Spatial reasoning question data
---

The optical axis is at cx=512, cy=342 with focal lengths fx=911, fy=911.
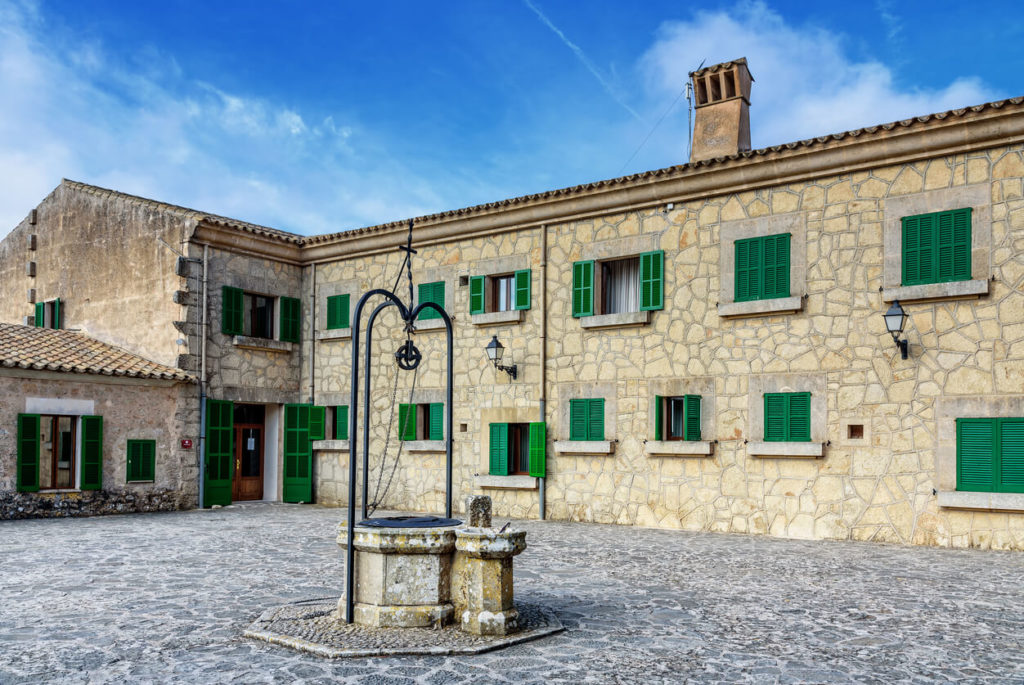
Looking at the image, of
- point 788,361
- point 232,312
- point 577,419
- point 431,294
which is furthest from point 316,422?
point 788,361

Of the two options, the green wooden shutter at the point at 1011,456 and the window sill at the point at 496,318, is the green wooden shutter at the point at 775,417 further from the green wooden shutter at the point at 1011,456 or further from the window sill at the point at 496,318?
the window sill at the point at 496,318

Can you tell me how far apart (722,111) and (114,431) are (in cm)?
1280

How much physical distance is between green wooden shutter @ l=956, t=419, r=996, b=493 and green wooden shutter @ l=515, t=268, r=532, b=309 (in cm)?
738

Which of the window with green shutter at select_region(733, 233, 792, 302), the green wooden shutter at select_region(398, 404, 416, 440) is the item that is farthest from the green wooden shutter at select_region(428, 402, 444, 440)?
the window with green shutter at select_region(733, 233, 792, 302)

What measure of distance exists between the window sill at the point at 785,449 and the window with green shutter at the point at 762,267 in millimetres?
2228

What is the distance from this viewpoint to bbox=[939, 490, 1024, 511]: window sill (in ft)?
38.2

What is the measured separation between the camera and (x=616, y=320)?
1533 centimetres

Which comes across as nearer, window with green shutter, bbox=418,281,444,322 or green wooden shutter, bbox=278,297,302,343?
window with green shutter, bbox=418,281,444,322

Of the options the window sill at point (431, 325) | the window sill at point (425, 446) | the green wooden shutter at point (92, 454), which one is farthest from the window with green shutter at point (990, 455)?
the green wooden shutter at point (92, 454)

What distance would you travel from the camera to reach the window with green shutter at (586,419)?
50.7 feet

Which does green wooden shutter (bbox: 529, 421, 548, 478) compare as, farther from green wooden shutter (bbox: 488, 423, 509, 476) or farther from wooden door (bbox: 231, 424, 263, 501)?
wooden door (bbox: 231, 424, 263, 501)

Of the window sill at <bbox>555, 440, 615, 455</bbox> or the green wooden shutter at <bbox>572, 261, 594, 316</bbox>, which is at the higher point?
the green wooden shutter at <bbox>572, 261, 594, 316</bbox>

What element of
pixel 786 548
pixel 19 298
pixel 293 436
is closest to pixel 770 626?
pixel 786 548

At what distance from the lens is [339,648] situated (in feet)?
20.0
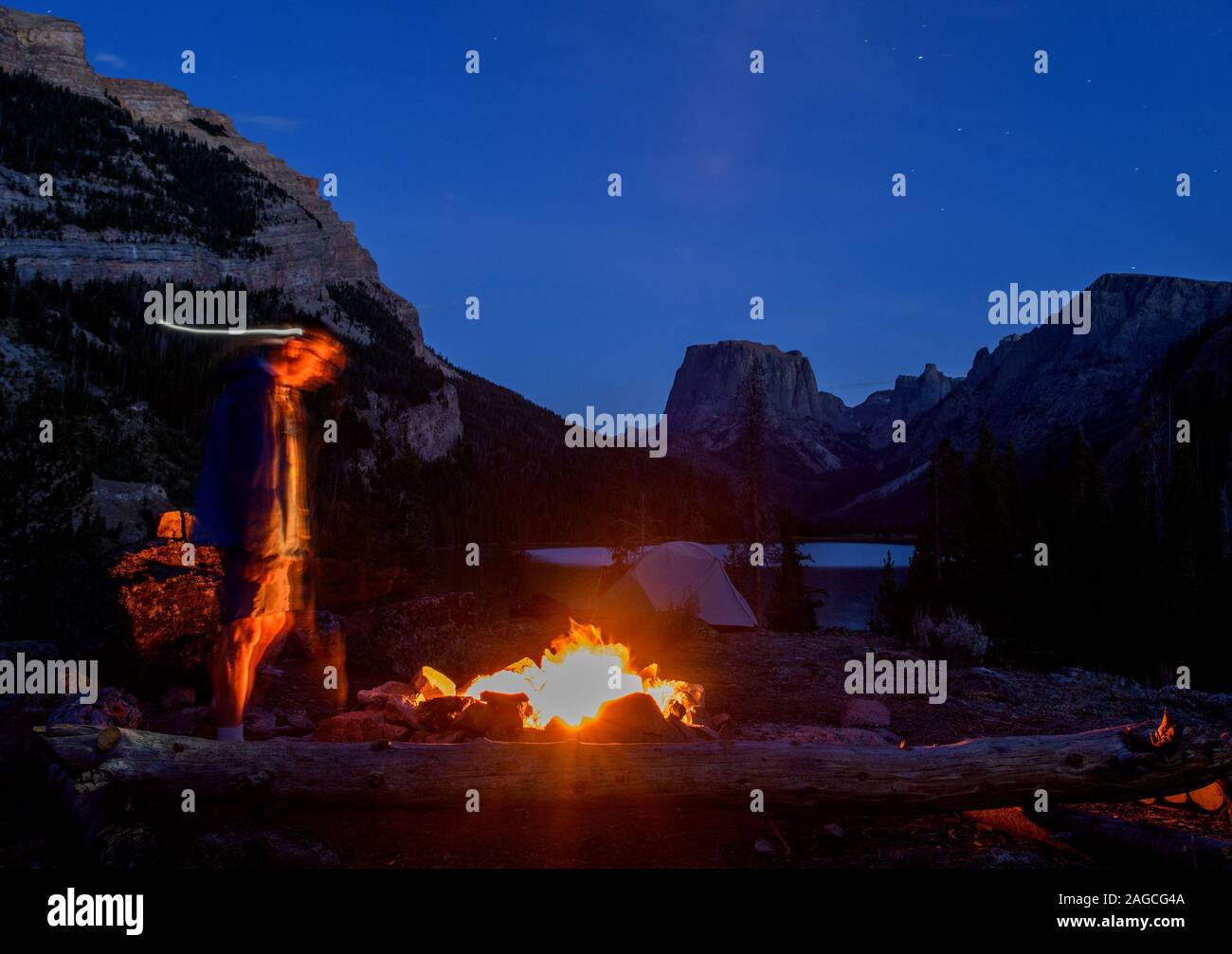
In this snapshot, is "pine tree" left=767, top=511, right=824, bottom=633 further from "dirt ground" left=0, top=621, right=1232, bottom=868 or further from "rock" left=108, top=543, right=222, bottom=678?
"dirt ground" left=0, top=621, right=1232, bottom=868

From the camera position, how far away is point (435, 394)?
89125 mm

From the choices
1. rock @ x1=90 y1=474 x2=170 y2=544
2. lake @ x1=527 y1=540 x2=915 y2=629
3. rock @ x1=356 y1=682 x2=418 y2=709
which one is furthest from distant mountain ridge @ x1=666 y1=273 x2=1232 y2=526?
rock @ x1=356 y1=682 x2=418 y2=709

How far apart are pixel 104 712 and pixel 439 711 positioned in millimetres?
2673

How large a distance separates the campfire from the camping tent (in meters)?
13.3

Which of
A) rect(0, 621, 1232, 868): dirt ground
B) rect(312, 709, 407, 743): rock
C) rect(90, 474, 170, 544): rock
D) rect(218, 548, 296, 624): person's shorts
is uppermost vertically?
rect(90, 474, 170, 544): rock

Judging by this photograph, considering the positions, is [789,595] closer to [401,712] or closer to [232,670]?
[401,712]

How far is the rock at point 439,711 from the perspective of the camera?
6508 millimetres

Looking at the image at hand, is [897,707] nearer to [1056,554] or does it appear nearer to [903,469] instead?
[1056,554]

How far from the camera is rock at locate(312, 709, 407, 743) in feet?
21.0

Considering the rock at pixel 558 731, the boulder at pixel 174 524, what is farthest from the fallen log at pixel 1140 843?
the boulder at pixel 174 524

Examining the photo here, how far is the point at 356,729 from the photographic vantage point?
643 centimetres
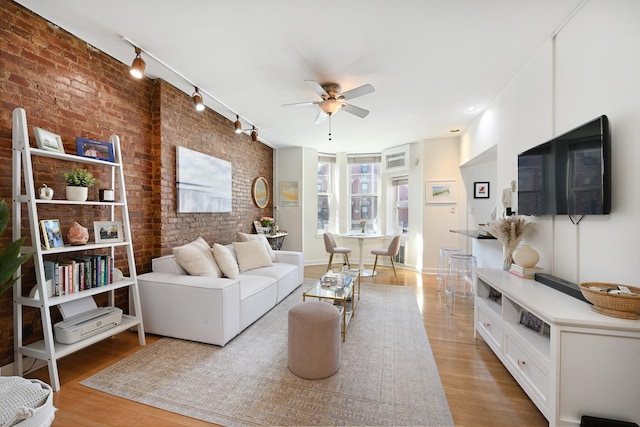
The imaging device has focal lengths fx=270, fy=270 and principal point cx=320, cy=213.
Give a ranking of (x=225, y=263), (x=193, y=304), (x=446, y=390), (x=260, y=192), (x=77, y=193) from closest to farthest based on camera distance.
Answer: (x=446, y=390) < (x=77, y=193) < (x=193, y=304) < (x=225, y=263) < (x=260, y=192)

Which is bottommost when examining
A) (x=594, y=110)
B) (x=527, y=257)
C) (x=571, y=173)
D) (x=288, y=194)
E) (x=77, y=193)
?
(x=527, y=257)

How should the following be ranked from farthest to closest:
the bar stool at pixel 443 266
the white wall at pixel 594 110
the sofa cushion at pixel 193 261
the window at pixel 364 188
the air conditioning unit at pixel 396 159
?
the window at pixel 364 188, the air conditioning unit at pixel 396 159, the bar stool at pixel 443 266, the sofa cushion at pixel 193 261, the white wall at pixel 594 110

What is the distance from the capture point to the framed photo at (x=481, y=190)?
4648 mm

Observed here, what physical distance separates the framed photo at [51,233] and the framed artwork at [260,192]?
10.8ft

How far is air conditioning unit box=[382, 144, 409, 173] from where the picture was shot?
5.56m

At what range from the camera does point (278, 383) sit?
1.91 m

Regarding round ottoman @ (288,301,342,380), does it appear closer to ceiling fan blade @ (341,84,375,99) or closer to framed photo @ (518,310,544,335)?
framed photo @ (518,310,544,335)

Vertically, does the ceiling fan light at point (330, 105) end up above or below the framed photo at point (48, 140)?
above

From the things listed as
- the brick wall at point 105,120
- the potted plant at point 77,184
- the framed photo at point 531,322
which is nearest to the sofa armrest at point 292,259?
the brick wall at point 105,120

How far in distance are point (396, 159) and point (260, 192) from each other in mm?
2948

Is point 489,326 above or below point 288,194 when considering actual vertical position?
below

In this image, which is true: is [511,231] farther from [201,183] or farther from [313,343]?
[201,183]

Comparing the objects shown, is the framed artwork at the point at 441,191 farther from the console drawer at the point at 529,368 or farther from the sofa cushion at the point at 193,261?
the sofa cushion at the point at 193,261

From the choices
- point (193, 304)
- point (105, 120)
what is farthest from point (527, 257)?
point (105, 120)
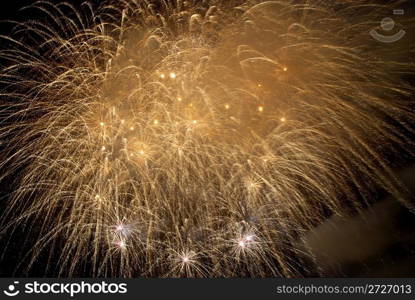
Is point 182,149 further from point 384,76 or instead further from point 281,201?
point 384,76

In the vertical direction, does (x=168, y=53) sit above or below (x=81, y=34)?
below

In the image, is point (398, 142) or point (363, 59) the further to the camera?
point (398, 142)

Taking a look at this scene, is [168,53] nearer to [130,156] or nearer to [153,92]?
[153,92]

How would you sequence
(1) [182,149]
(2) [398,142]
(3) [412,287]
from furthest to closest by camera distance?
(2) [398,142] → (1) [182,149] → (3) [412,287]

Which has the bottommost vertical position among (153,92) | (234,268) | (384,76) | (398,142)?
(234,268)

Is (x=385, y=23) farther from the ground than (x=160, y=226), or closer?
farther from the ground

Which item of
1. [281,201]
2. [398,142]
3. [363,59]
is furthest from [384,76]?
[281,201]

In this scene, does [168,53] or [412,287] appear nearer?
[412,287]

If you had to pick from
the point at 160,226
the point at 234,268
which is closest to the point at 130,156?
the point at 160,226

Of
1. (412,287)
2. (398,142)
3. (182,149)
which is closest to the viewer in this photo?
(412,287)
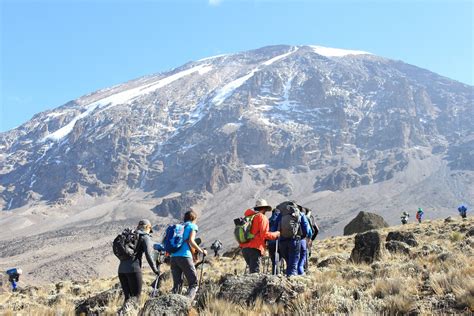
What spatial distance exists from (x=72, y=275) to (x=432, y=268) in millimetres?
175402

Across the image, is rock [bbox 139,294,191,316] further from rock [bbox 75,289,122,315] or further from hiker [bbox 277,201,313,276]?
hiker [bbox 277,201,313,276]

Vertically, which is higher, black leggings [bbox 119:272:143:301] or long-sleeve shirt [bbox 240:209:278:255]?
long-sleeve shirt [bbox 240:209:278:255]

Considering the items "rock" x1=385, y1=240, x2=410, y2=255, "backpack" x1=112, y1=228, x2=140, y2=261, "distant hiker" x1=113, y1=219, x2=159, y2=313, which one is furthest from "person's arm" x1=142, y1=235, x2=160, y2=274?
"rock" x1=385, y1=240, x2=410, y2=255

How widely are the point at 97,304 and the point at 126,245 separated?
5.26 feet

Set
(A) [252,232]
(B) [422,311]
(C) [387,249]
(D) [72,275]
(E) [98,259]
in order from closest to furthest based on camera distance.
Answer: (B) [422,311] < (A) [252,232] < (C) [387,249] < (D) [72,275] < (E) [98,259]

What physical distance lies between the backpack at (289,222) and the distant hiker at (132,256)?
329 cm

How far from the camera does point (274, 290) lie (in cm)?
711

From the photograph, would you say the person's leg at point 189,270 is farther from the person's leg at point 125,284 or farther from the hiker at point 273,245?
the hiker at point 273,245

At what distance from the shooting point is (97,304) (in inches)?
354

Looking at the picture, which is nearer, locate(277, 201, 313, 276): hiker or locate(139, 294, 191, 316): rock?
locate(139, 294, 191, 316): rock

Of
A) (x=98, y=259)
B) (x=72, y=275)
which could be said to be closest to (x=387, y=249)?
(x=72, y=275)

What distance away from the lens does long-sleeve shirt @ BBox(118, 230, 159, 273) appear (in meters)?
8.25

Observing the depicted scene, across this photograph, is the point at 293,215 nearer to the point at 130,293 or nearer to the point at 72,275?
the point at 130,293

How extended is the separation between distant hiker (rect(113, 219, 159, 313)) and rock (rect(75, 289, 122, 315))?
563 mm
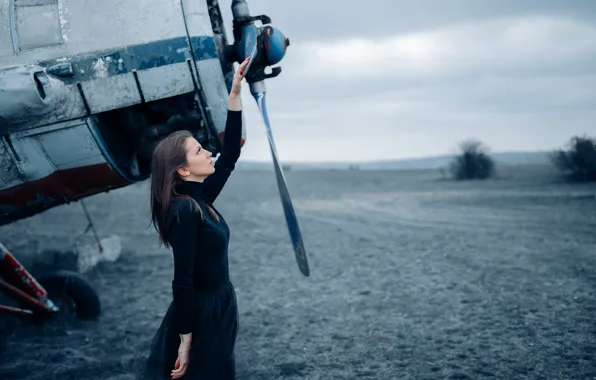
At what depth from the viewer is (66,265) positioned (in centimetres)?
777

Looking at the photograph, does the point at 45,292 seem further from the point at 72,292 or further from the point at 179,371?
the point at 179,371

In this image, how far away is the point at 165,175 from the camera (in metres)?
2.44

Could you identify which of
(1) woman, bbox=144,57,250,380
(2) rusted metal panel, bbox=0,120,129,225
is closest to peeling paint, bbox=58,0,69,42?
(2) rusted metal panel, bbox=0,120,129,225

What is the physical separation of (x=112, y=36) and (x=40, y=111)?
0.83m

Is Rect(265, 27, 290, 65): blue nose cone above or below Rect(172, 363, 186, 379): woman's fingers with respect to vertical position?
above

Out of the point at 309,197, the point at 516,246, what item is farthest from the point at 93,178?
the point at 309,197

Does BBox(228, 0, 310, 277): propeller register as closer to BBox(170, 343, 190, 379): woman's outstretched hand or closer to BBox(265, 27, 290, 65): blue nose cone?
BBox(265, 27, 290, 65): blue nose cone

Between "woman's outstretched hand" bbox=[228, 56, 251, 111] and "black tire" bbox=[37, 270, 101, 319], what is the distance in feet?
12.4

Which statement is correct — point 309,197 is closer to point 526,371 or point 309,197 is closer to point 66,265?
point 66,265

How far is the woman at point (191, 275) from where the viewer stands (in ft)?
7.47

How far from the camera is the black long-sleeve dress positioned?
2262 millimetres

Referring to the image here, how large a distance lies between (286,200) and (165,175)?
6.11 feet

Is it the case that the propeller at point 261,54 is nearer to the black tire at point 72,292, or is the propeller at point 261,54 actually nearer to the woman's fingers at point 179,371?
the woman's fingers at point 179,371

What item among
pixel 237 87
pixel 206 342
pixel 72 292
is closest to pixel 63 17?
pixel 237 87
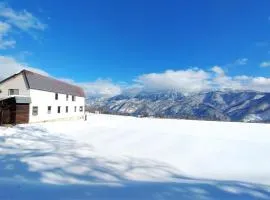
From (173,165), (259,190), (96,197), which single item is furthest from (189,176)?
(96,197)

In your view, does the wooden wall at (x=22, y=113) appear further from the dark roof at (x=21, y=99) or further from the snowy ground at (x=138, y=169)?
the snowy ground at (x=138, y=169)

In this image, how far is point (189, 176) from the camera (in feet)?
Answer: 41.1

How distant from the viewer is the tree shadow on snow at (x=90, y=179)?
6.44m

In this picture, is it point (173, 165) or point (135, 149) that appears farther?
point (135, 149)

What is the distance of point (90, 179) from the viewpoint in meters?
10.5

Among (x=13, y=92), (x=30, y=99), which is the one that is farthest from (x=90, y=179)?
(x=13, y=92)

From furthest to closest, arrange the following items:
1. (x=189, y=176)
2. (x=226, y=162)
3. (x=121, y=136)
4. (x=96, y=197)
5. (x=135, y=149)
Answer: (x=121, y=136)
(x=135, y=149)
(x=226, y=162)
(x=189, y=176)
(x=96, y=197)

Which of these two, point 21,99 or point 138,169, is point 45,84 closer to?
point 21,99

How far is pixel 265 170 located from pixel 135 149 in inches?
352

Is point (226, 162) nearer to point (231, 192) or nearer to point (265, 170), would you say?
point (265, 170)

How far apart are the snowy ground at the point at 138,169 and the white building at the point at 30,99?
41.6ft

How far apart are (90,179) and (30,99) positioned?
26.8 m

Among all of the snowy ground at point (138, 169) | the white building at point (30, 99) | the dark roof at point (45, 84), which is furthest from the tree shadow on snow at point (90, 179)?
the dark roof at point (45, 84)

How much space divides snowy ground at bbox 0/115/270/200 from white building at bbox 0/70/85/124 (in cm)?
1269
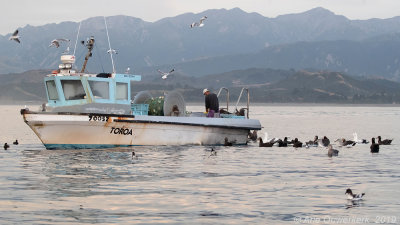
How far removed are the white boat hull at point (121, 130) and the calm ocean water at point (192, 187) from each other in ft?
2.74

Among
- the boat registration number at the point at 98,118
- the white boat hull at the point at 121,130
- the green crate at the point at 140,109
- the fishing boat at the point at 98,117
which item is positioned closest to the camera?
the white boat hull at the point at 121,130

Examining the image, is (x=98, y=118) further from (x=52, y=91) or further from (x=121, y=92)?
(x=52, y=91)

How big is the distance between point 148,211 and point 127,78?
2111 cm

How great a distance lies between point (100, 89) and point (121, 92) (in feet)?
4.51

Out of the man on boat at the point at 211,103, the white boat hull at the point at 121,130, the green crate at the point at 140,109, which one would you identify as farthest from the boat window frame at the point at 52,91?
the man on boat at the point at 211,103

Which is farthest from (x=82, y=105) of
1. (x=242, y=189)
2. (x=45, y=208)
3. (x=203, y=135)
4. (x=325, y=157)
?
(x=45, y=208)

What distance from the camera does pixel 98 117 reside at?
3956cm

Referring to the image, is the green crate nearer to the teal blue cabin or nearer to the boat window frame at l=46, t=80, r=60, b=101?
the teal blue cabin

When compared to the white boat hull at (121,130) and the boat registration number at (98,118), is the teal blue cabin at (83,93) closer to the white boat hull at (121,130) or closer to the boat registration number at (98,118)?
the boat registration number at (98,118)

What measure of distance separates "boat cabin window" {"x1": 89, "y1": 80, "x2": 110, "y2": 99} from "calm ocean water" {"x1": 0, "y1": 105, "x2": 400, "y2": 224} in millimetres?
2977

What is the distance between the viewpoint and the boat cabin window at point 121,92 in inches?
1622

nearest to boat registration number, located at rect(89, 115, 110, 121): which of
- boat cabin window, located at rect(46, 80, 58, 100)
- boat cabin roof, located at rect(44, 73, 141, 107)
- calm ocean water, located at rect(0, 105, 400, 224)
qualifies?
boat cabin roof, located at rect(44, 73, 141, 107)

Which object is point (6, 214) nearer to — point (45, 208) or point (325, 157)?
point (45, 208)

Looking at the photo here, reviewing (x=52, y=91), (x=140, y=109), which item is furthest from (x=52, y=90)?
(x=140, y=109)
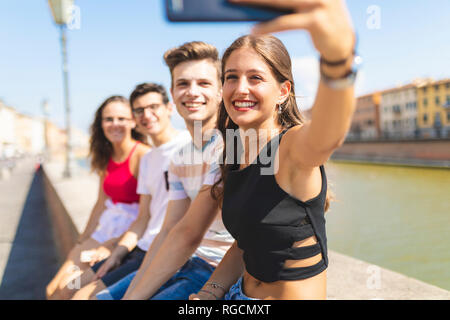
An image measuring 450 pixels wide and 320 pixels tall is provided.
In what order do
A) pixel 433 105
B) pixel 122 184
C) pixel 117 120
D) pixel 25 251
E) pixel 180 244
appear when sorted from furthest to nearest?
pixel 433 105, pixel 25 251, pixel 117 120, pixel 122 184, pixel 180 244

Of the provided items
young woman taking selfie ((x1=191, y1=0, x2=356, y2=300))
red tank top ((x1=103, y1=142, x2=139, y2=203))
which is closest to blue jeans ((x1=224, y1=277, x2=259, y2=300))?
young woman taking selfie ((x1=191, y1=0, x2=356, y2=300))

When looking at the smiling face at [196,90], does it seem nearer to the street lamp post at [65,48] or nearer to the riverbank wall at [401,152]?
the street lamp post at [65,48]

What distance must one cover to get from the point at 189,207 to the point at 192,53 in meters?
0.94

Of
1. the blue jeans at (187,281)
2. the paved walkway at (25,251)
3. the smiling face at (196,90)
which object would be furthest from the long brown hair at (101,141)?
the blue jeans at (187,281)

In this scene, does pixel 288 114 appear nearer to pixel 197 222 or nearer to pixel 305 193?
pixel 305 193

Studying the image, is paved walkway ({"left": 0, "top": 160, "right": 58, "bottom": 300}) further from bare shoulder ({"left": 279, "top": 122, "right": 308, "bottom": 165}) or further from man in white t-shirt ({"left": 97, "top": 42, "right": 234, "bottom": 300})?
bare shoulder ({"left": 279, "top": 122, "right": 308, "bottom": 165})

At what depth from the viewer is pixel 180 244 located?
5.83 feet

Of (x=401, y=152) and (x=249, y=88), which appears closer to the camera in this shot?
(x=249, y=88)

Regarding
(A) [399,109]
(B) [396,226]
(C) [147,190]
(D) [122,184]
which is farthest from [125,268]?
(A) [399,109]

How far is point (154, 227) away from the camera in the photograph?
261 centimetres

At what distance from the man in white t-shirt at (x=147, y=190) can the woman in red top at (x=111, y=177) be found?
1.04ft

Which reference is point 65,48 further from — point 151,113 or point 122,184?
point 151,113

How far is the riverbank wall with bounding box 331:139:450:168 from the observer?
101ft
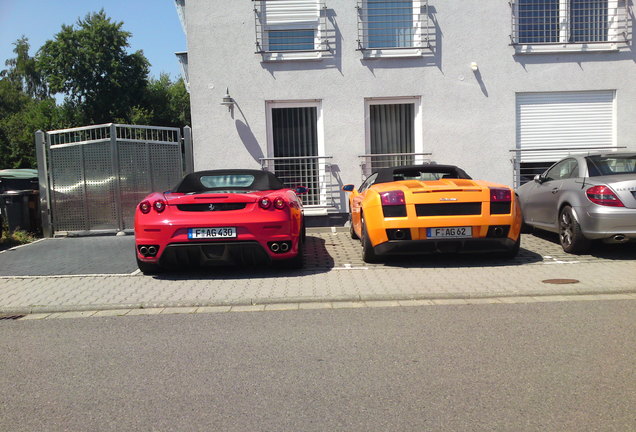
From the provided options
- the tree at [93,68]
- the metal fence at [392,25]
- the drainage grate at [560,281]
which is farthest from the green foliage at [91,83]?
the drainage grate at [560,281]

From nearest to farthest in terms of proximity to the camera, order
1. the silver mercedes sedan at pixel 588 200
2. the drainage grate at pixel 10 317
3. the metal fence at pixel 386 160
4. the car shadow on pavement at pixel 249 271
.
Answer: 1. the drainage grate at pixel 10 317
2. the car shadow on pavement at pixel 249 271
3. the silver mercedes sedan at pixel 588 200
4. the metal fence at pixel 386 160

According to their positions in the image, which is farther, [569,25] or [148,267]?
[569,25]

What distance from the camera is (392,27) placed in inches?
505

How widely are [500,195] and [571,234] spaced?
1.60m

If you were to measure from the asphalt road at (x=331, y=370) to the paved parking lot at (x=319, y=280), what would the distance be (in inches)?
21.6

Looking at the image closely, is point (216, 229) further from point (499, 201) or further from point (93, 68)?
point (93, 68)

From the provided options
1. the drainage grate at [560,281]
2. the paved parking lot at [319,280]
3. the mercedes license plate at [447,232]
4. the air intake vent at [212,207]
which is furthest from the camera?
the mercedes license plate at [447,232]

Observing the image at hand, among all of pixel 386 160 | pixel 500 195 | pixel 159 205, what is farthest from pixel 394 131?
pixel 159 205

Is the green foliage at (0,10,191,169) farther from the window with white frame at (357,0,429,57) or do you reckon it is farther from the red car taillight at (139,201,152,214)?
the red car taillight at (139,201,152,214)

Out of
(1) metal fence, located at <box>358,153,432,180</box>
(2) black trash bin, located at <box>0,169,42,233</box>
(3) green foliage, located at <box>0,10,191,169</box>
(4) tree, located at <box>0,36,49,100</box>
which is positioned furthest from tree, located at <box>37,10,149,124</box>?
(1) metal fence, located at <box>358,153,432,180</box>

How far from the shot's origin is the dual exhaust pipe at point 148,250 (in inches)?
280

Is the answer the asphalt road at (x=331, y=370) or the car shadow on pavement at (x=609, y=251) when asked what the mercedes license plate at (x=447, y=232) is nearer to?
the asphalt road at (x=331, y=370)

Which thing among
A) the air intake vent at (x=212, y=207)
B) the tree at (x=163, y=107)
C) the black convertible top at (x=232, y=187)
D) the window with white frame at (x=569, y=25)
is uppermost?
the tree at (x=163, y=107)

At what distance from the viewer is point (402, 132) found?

---

▶ _EXERCISE_
Quote exactly and only the lines from the one holding "Looking at the image closely, is" through the end of the data.

▶ _WRITTEN ANSWER_
Looking at the image closely, is point (216, 229) further from point (499, 201) or further from point (93, 68)?
point (93, 68)

From the provided options
1. the drainage grate at [560,281]
2. the paved parking lot at [319,280]
3. the mercedes license plate at [447,232]
4. the air intake vent at [212,207]
which is furthest from the camera?
the mercedes license plate at [447,232]

Observing the image at hand, among all of pixel 386 160 | pixel 500 195 | pixel 159 205, what is farthest from pixel 394 131?
pixel 159 205

Is the green foliage at (0,10,191,169) farther from the window with white frame at (357,0,429,57) or do you reckon it is farther from the red car taillight at (139,201,152,214)?
the red car taillight at (139,201,152,214)

Out of
(1) metal fence, located at <box>358,153,432,180</box>
(2) black trash bin, located at <box>0,169,42,233</box>
(3) green foliage, located at <box>0,10,191,169</box>
(4) tree, located at <box>0,36,49,100</box>
which is positioned furthest from tree, located at <box>37,10,149,124</box>?
(1) metal fence, located at <box>358,153,432,180</box>

How far from the shot's origin is the dual exhaust pipe at point 148,250 (in inches)?
280

Is the answer the asphalt road at (x=331, y=370) or the car shadow on pavement at (x=609, y=251) when asked what the mercedes license plate at (x=447, y=232) is nearer to?
the asphalt road at (x=331, y=370)

Which thing among
A) the air intake vent at (x=212, y=207)
B) the tree at (x=163, y=107)
C) the black convertible top at (x=232, y=187)
D) the window with white frame at (x=569, y=25)
is uppermost?
the tree at (x=163, y=107)

At what distance from the viewer is point (402, 132) found?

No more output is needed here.